昨日は、一日宿坊に籠って法具としての法螺貝の制作をしました。貝を磨くのはむかしからやっていますが、加工して音を響かせようとすると調律が必要です。調律の学校などに通った経験があるわけではなく、とにかく私自身が貝と一体になって様々な貝の善い音を聴いてその貝の徳が顕現するもっとも善い音に近づけるという具合です。まさに一期一会の調律です。

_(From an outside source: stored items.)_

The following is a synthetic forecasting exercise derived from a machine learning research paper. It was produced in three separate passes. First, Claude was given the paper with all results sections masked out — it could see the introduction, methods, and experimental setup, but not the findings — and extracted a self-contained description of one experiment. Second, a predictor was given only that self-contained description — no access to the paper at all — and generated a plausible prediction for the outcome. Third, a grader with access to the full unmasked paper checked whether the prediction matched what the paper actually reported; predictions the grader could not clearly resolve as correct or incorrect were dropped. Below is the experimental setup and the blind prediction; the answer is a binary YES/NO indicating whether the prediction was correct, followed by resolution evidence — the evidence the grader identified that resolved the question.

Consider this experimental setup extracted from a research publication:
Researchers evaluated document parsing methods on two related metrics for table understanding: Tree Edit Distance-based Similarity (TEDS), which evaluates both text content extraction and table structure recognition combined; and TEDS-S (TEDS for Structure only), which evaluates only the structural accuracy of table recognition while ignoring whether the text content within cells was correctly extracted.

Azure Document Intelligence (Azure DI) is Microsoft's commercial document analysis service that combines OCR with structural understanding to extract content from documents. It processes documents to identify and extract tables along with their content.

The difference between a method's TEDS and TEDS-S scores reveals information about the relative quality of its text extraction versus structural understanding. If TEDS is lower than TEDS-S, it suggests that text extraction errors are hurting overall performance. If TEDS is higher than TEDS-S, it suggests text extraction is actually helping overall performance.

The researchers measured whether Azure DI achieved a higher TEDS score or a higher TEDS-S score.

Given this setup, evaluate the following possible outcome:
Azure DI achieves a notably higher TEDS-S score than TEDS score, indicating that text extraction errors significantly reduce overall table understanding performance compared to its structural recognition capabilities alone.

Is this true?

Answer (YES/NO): NO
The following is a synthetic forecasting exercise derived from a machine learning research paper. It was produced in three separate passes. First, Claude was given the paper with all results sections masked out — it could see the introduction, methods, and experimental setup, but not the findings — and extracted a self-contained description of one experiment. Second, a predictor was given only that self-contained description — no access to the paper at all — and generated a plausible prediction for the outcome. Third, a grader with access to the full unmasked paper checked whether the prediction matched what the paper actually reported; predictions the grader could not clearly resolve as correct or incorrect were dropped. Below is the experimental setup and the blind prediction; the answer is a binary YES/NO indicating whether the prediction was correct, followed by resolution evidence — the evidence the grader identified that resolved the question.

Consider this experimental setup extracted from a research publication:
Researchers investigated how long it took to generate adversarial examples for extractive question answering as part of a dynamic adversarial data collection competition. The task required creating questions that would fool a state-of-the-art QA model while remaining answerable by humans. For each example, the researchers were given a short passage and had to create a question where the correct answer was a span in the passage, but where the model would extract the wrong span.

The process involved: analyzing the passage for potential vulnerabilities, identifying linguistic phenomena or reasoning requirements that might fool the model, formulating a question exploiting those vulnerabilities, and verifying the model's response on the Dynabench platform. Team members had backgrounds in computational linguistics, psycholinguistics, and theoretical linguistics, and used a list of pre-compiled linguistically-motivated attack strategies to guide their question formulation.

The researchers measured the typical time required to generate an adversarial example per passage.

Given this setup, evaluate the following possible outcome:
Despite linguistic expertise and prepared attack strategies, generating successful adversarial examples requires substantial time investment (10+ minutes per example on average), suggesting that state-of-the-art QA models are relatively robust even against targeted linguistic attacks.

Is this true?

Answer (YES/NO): NO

そもそも音の出る法螺貝も法具の音と楽器の音とは異なります。音が出ればいい法螺貝はある程度の知識があれば誰でもつくれます。色々な法螺貝を取り寄せて研究してみましたが音の質自体が異なります。この違いの音を言葉で説明するのが難しいのですが、響きや余韻がまったく異なるのですぐにわかります。貝と作り手の心境が音にすぐに現れます。その法具を正しく法具として使えば、その用い手の心が法具に響き渡るようにできています。どのような場でどのような心境で、どのようなタイミングというのも深く関わってきますし、人生のあらゆるシーンで吹き込めばそれだけ音は美しく豊かになります。
私は法具と似たものの一つに「お札」をつくっています。このお札も、ミツマタから和紙を漉きこみその間、祈り法螺貝を吹き、しだれ桜の木の下に安置し、最適な日に最適な場所で断食をしてつくりこみます。そのお札は、プリンターで機械でできたものではなく塗料も安易に混ぜあわせた化学的なものでもありません。すべて自然の材料で天然の状態でそのもののいのちが宿り続けるように丁寧に手間暇と手作業で効率を完全に無視して一年がかりでつくりこんでいきます。

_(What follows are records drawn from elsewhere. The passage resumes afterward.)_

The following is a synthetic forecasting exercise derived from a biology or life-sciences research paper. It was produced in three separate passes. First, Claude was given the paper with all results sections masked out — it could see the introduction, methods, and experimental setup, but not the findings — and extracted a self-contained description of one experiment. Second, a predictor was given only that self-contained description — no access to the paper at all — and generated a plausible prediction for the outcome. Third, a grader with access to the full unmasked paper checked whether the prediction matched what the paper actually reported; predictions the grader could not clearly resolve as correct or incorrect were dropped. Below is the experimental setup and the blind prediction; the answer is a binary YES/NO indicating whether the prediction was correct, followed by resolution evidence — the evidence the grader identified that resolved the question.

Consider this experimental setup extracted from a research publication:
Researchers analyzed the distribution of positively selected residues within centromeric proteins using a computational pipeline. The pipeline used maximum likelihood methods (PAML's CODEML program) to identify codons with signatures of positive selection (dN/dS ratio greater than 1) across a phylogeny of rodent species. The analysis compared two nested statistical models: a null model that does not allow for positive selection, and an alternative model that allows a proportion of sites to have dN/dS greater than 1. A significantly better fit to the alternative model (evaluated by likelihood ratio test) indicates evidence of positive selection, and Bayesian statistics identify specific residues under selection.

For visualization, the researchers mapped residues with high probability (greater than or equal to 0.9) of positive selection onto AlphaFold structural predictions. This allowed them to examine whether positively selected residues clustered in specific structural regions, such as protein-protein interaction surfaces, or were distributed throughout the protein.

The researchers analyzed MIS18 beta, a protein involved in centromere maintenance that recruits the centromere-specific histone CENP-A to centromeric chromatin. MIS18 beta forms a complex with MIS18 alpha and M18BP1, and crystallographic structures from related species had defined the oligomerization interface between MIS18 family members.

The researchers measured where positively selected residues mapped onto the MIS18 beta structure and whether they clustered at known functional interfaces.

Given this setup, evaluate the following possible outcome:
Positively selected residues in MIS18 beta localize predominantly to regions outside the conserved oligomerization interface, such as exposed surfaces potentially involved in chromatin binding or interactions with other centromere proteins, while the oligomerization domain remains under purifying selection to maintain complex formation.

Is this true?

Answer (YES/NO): NO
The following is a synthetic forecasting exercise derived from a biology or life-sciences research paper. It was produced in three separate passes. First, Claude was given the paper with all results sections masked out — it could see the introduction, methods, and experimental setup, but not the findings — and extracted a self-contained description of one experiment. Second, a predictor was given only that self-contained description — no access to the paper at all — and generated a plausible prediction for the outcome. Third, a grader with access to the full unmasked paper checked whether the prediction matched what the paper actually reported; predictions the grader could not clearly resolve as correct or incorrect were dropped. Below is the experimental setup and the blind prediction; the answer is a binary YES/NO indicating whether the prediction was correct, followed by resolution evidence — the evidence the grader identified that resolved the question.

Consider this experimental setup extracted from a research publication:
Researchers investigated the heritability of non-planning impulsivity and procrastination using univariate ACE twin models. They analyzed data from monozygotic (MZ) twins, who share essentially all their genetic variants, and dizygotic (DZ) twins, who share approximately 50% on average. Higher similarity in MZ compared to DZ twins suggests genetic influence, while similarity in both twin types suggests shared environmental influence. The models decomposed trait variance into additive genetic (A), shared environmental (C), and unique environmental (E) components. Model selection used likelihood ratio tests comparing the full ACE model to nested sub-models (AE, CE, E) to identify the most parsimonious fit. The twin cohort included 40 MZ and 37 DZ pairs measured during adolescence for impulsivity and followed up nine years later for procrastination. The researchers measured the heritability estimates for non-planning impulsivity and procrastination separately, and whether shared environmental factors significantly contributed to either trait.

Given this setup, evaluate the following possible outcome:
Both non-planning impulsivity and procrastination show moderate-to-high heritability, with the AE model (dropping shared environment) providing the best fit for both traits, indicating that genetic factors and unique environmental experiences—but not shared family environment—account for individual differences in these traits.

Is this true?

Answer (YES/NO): YES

これは私が紙を単なる物として思っておらず、自然のいのちそのままの存在の紙の徳を活かしそのままに法具(お札)にしようとしているからです。
つまりは法具というのは、最初から法具として徳を損なわないように真心を籠めて最後まで自分の手で丁寧につくりこまれたものだからこそ法具になるのです。そして法具の持つ力は、その法具「そのものの徳が顕現する」から法具としての役割を生きていくことになります。
物としての制作物か、あるいは祈りとしての法具なのか。
最初から最後まで自分で手掛けることができることはとても仕合せなことです。これは自然農の野菜を自然農の田んぼで見守り育て、それを自ら調理していのちをいただくことに似ています。
法螺貝を探し求め供養をし、それを自ら加工して調律してそれを吹きその音を響かせて倍音によって場を清めていく。こんな仕合せなことは他にはありません。
自分で最初から取り組むというのは、自分の初心をそのままに最期まで真心を盡すことができるということです。真心を盡すものには不思議な力が宿ります。宿る物、宿る場、宿る命、その宿るものの中にこそ本物の徳があるのです。
これからも子孫のためにも懐かしい未来のお山の暮らしを楽しんでいきたいと思います。